28/11/2025
Hay un tipo de vacío que solo aparece cuando se va uno de nuestros mayores. No es un vacío ruidoso, sino uno silencioso, profundo, de esos que se sienten en los rincones de la casa y en los recuerdos que se activan sin avisar. Cuando perdemos a quienes llevan más años que nosotros en el mundo, no solo despedimos a una persona querida: despedimos a una parte de nuestra historia familiar.
Nuestros mayores son como raíces antiguas. En ellos habitan generaciones enteras, modos de hacer las cosas, refranes que nadie más repite, costumbres que parecían eternas. Su presencia, incluso en los momentos más simples, daba estructura: una llamada que nos recordaba quiénes somos, una mirada que entendía más de lo que decía, un cariño que estaba ahí desde antes de que tuviéramos memoria.

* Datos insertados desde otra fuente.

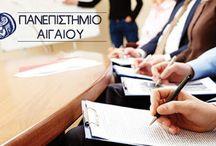 Πανεπιστήμιο Αιγαίου - Επαγγελματικά Προγράμματα Ψυχικής και Κοινοτικής Υγείας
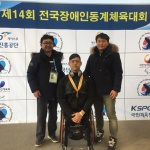원유민 선수, 전국장애인동계체전 첫 메달 '쾌거'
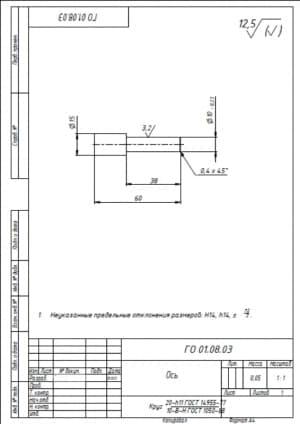 31.Чертеж деталировки оси массой 0.05, в масштабе 1:1, с предельными неуказанными отклонениями размеров Н14, h14, +-t2/2 (формат А4)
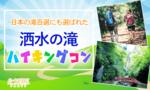 【神奈川県その他のプチ街コン】e-venz(イベンツ)主催 2017年11月25日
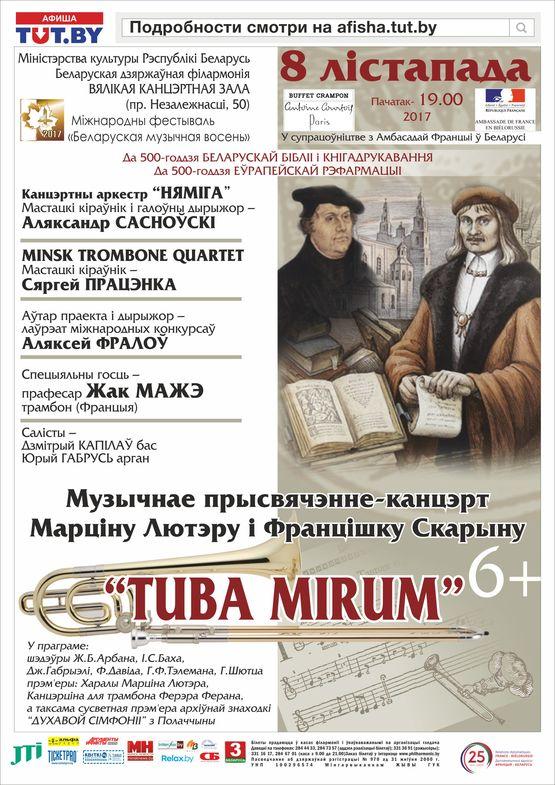 """Музыкальное посвящение-концерт Мартину Лютеру и Франциску Скорине """"Tuba mirum"""""""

Y cuando dejan de estar, algo en nuestra infancia, en nuestra identidad, se mueve. Porque ellos fueron testigos de nuestras primeras versiones, de nuestros juegos, de nuestras dudas de niños. Su ausencia no solo pesa por el amor que nos dieron, sino por el tiempo que compartimos con ellos, ese tiempo que nadie puede devolver.
Este año está siendo especialmente duro. Las despedidas se han ido acumulando, dejando un hueco difícil de describir. Y sin embargo, en medio de todo el dolor, queda algo firme: lo que nos transmitieron. Sus valores, sus historias, sus formas de cuidar. Todo eso sigue vivo en nosotros, aunque las voces ya no se escuchen.
Es normal sentir que se rompe algo cuando se van nuestros mayores. Son pilares, son memoria, son la generacion que precede a nuestros abuelos ,son lo más cercano a ellos ,son familia. Extrañarlos es una manera de seguir queriéndolos. Y en ese querer, aunque duela, sigue ardiendo la luz que nos dejaron."